Getting rid of Type 3 fonts from gnuplot outputs

I recently had a small odyssey with PDF and fonts when preparing camera-ready versions of my two most recent papers. It started with the following error message from HotCRP format checker: “Bad font: unnamed Type3 fonts first referenced on page X”.

I cannot even comprehend the error message on first sight – what is a Type 3 font? After some googling, I learned that the definition of “types” comes from PostScript, and a Type 3 font is a font stored as bitmaps instead of vector glyphs that you and I would expect. Such fonts are designed for specific devices (say, a 300-DPI printer) and would naturally be ugly when displayed on monitors, even more so when zoomed in/out. So, HotCRP and most publishers (rightfully) decide to ban such fonts from camera-ready papers.
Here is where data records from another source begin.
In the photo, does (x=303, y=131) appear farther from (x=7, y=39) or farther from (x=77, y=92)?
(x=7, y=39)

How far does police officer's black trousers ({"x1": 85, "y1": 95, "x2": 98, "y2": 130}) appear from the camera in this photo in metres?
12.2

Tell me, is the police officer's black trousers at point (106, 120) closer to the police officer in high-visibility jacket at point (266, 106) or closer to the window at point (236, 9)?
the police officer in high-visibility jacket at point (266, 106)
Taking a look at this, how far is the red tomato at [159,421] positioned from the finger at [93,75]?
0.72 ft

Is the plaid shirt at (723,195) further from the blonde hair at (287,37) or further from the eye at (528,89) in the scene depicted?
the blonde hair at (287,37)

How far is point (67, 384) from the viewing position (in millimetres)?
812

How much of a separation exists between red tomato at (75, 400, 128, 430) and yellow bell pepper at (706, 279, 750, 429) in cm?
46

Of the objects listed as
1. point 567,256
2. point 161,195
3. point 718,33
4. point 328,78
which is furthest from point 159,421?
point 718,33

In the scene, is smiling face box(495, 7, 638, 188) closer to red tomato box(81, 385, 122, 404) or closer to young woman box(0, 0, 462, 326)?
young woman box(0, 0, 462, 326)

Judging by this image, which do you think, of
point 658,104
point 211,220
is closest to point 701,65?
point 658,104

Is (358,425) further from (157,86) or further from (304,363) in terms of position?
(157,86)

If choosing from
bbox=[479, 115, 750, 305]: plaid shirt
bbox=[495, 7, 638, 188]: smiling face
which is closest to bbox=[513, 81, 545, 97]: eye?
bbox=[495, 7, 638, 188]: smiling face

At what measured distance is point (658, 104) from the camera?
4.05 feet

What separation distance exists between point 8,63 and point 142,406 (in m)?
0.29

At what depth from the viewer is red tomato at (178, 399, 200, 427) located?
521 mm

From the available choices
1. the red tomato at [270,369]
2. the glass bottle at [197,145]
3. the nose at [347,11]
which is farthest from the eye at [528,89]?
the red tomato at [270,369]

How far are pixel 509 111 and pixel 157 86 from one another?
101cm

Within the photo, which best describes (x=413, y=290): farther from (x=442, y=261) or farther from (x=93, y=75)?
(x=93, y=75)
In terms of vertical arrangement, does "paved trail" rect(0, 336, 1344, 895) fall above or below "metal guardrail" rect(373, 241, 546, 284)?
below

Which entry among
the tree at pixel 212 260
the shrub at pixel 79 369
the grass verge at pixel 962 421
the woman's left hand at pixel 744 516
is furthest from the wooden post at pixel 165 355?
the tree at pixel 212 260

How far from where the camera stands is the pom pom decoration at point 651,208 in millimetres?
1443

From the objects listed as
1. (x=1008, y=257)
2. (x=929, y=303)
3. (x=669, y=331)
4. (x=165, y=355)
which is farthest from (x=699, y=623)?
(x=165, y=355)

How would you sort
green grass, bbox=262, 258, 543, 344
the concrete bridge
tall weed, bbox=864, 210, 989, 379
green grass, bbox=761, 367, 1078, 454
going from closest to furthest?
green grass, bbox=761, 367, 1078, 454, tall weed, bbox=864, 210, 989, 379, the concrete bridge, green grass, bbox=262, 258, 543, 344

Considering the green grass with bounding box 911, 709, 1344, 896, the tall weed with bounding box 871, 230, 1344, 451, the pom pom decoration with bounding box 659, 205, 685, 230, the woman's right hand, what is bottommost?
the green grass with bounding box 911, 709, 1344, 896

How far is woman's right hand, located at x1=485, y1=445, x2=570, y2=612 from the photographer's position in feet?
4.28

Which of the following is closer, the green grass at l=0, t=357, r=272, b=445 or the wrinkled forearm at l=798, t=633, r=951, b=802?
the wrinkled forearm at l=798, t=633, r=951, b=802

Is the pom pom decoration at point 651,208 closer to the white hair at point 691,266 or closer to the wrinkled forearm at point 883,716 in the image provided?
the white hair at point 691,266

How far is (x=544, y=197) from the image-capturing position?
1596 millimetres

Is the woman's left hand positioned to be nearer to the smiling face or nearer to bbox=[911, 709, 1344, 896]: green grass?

I’m still slightly confused though. I have always thought that PDFs are basically vector pictures. Why do they need to care about fonts? It turns out that the text is actually not lost when typeset into a PDF file. The text is encoded (with a standard or nonstandard encoding) and stored in the PDF, accompanied by a hint on which font to use to display it. It is the PDF viewer’s job to draw the glyphs of the text using a proper font on the screen. Note that the font itself may or may not be embedded in the PDF file. If so, the embedded font will always be used. If not, the viewer will choose a locally-available font as a substitute. This font-embedding business is another source of trouble by itself. Publishers (again, rightfully) want final papers to look the same on all devices regardless of what fonts are locally available, so they generally require all fonts to be embedded, which may or may not be the default for LaTeX and gnuplot. But let’s get back to Type 3 fonts for now.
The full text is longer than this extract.